The present study represents our continuous efforts to determine recipient outcomes following liver transplantation. We have defined a mathematical model that accurately estimates patient survival based on readily available preoperative factors. These include recipient age, donor age, recipient creatinine, recipient total bilirubin, PT, retransplantation, and warm and cold ischemia times. The mean warm ischemia time for the surgical team should be a well-known value, and the expected cold ischemia time could be easily calculated before transplantation. The application of this model should accurately determine the expected survival rates for patients undergoing first or second transplantation.

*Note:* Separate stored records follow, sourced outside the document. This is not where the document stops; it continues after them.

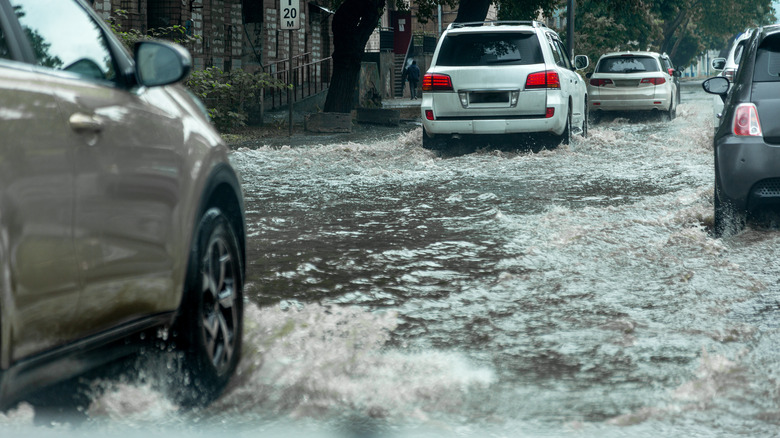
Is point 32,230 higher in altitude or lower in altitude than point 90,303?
higher

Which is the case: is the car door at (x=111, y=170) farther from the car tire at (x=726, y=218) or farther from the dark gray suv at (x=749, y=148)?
the car tire at (x=726, y=218)

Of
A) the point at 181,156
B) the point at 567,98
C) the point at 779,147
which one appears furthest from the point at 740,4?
the point at 181,156

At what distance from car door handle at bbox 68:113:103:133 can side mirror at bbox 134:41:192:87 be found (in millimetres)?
477

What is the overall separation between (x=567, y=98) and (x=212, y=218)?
38.8 feet

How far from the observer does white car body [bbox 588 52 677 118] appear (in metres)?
24.9

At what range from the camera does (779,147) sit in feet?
24.3

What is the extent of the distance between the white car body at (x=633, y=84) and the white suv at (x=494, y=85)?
10.2 meters

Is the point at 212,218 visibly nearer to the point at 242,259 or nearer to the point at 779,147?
the point at 242,259

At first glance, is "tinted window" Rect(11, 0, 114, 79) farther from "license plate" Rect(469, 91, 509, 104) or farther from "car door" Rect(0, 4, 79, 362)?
"license plate" Rect(469, 91, 509, 104)

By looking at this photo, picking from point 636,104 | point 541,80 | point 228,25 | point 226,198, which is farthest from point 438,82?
point 228,25

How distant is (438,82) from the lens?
1476cm

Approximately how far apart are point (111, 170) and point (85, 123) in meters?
0.19

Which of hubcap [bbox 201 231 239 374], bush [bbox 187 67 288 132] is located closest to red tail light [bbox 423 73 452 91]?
bush [bbox 187 67 288 132]

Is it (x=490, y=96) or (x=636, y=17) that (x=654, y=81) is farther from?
(x=636, y=17)
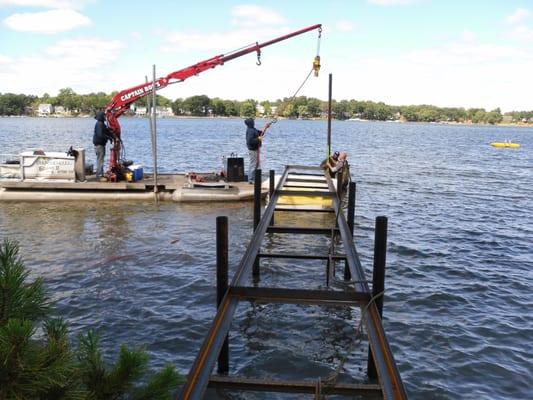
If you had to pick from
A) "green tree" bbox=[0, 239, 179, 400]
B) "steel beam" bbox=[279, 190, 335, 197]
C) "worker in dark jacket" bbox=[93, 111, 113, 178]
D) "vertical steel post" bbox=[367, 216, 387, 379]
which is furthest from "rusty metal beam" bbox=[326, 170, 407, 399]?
"worker in dark jacket" bbox=[93, 111, 113, 178]

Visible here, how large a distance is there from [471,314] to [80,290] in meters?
8.53

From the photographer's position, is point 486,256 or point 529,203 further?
point 529,203

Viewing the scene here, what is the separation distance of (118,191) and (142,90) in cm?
417

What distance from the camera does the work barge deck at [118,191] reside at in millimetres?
20312

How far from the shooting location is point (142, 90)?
838 inches

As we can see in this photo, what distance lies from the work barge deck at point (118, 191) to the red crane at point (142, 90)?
0.78 metres

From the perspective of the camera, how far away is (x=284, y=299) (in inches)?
274

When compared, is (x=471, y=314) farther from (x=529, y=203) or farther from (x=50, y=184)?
(x=529, y=203)

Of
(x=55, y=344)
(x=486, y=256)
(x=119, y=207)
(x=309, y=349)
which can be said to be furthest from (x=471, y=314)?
(x=119, y=207)

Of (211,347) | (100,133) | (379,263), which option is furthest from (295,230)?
(100,133)

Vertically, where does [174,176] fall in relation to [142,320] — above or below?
above

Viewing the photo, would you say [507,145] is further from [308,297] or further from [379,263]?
[308,297]

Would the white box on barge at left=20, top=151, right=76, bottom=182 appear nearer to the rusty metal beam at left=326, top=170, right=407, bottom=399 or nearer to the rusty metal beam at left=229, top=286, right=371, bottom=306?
the rusty metal beam at left=326, top=170, right=407, bottom=399

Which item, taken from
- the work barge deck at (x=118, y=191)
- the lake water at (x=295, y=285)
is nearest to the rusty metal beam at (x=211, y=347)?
the lake water at (x=295, y=285)
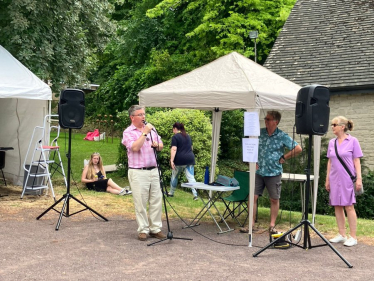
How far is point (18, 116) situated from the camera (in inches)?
489

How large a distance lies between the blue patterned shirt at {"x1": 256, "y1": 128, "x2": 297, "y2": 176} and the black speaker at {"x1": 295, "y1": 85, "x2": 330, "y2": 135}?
1065 mm

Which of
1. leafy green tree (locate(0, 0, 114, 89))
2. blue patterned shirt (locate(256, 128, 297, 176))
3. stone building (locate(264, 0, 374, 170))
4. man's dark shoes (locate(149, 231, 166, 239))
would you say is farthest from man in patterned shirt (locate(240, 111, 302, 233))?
stone building (locate(264, 0, 374, 170))

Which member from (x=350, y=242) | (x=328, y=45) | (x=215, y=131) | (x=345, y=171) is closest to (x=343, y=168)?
(x=345, y=171)

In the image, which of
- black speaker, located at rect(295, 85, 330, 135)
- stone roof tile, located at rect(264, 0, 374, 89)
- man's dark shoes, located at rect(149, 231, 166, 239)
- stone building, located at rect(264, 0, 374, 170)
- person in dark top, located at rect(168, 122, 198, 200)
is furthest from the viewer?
stone roof tile, located at rect(264, 0, 374, 89)

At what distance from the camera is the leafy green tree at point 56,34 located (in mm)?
12773

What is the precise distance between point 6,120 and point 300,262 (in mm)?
8620

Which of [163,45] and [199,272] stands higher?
[163,45]

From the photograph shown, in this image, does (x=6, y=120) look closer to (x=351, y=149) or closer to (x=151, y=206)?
(x=151, y=206)

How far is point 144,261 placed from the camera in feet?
20.3

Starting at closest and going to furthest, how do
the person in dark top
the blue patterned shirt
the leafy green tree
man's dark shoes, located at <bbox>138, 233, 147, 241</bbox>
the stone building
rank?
man's dark shoes, located at <bbox>138, 233, 147, 241</bbox> → the blue patterned shirt → the person in dark top → the leafy green tree → the stone building

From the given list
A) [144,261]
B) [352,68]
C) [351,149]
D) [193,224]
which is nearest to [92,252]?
[144,261]

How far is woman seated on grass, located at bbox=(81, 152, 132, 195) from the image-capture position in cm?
1202

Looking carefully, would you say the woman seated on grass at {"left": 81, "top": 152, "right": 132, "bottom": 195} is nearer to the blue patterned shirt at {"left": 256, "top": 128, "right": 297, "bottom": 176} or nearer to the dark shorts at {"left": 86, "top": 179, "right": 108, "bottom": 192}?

We have previously reported the factors that influenced patient and graft survival in transplantation of HCV recipients at our center. ⁵ Univariate analysis of 19 donor, recipient, and operative factors demonstrated that increases in the age of the recipient (>52 years) and preoperative serum creatinine (>1 mg/dL) had an adverse impact on patient survival. By multivariate analysis, factors that simultaneously predicted patient survival included UNOS status, donor female gender, recipient age, and serum creatinine. This study attempted to validate such factors in a large cohort of patients derived from the UNOS database. Because of the variation between the UCLA cohort and the broad-based UNOS population, we elected to evaluate additional factors to our analysis based on the previously reported significance of such factors 7,14,15,17–19,22,26 in an attempt to obtain a universal model that predicts survival of all liver transplants.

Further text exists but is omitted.